* start *
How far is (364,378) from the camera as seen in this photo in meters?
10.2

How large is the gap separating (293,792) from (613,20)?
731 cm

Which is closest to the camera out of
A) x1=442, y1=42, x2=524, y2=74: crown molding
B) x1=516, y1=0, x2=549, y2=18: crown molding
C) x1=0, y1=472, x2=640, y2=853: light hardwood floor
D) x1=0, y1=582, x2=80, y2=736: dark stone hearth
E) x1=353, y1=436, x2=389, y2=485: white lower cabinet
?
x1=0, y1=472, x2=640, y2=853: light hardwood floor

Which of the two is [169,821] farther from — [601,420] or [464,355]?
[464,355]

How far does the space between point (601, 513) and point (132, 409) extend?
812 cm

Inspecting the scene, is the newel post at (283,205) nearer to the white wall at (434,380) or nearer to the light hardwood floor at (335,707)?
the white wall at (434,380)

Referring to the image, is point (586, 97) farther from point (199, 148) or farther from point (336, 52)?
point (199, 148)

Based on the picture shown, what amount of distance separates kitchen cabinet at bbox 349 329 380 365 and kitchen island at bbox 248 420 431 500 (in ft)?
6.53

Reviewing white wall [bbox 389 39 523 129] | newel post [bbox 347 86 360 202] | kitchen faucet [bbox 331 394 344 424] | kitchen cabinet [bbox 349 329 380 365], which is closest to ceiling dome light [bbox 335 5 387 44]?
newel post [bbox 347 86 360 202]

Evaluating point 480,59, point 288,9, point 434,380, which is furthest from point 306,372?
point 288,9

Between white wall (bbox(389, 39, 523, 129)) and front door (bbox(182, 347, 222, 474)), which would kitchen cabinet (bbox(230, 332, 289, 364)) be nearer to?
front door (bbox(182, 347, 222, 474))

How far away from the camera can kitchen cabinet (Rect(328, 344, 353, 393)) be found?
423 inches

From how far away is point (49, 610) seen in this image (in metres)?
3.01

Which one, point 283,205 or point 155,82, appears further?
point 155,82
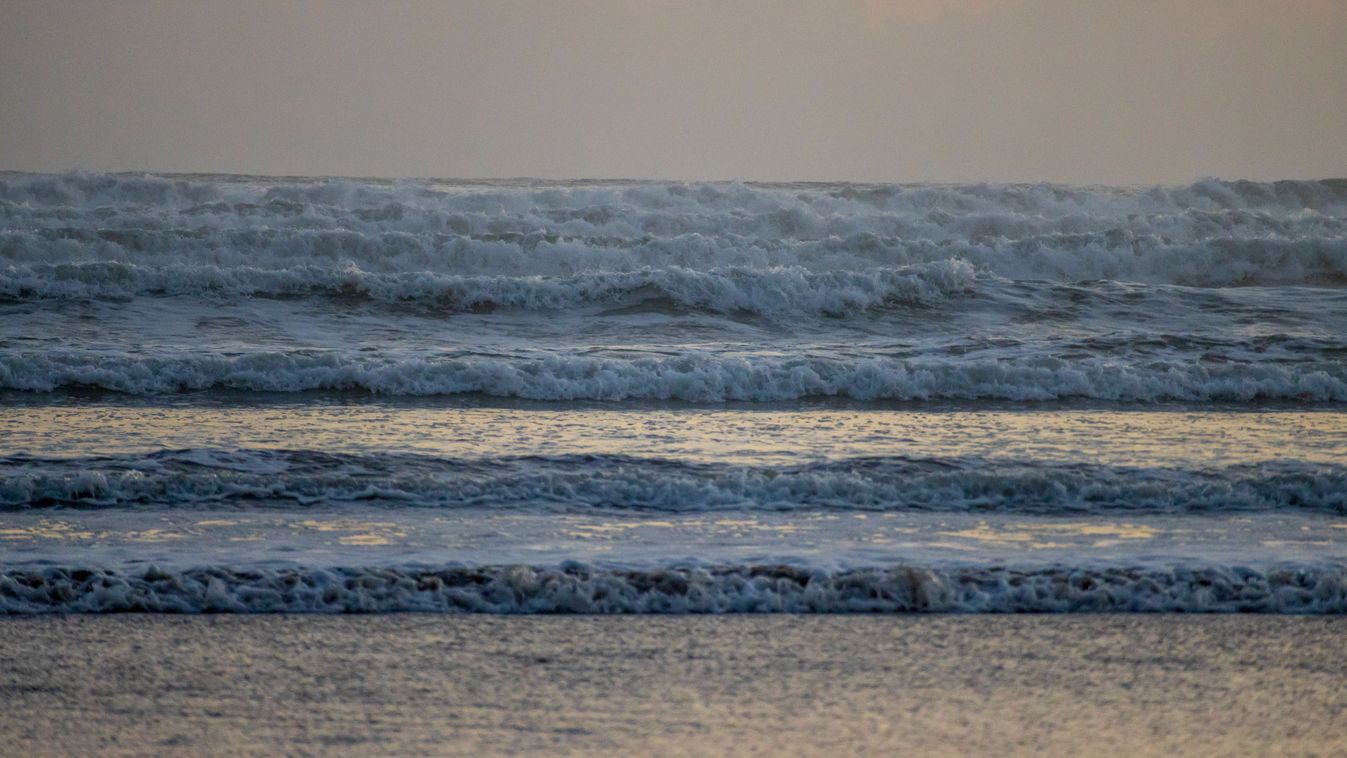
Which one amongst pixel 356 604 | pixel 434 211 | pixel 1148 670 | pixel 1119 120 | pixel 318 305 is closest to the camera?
pixel 1148 670

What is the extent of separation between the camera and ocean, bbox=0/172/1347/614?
3.95 m

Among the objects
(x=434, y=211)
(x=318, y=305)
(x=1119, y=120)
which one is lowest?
(x=318, y=305)

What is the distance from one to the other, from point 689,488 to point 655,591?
1.37 meters

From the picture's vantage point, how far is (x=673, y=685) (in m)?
3.07

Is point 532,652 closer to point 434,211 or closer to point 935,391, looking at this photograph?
point 935,391

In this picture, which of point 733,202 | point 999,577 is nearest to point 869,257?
point 733,202

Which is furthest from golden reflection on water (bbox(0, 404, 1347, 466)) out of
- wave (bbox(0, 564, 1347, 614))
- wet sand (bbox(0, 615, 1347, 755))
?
* end *
* _Instructions to follow_: Reproduce every line of the records above as a numbered list, omitting blank lines and any pictures.

* _Result of the task_:
1. How far is (364,378) from the camera as seen in this photo in meters?
2. 10.2
3. How large is the gap separating (293,792) from (613,20)?
4. 731 cm
5. Which is closest to the camera out of
6. A) x1=442, y1=42, x2=524, y2=74: crown molding
7. B) x1=516, y1=0, x2=549, y2=18: crown molding
8. C) x1=0, y1=472, x2=640, y2=853: light hardwood floor
9. D) x1=0, y1=582, x2=80, y2=736: dark stone hearth
10. E) x1=353, y1=436, x2=389, y2=485: white lower cabinet
11. ?
12. x1=0, y1=472, x2=640, y2=853: light hardwood floor
13. Which of the two is [169,821] farther from — [601,420] or [464,355]?
14. [464,355]
15. How far does the space between point (601, 513) and point (132, 409) extend?
16. 812 cm
17. Inspecting the scene, is the newel post at (283,205) nearer to the white wall at (434,380) or nearer to the light hardwood floor at (335,707)?
18. the white wall at (434,380)
19. Referring to the image, is point (586, 97) farther from point (199, 148) or farther from point (336, 52)?
20. point (199, 148)
21. Based on the picture shown, what amount of distance separates kitchen cabinet at bbox 349 329 380 365 and kitchen island at bbox 248 420 431 500 (in ft)?
22. 6.53
23. Reviewing white wall [bbox 389 39 523 129] | newel post [bbox 347 86 360 202] | kitchen faucet [bbox 331 394 344 424] | kitchen cabinet [bbox 349 329 380 365], which is closest to ceiling dome light [bbox 335 5 387 44]?
24. newel post [bbox 347 86 360 202]
25. Evaluating point 480,59, point 288,9, point 434,380, which is furthest from point 306,372?
26. point 288,9
27. Between white wall (bbox(389, 39, 523, 129)) and front door (bbox(182, 347, 222, 474)), which would kitchen cabinet (bbox(230, 332, 289, 364)) be nearer to?
28. front door (bbox(182, 347, 222, 474))
29. How far away from the camera can kitchen cabinet (Rect(328, 344, 353, 393)) be found?
30. 423 inches
31. From how far away is point (49, 610) seen in this image (in metres)?
32. 3.01
33. Which one, point 283,205 or point 155,82, appears further?
34. point 155,82
35. Which one amongst pixel 356 604 | pixel 434 211 | pixel 1148 670 | pixel 1119 120 | pixel 318 305 is closest to the camera?
36. pixel 1148 670
37. What is the extent of separation between the camera and ocean, bbox=0/172/1347/614?
38. 3.95 m
39. Among the objects
40. (x=434, y=211)
41. (x=318, y=305)
42. (x=1119, y=120)
43. which one is lowest?
44. (x=318, y=305)
45. What is the distance from one to the other, from point 689,488 to point 655,591?
46. 1.37 meters
47. From the picture's vantage point, how far is (x=673, y=685) (in m)?
48. 3.07
49. Is point 532,652 closer to point 434,211 or closer to point 935,391, looking at this photograph?
50. point 935,391
51. In this picture, which of point 733,202 | point 999,577 is nearest to point 869,257?
52. point 733,202
53. Which is furthest from golden reflection on water (bbox(0, 404, 1347, 466)) out of
54. - wave (bbox(0, 564, 1347, 614))
55. - wet sand (bbox(0, 615, 1347, 755))
56. ?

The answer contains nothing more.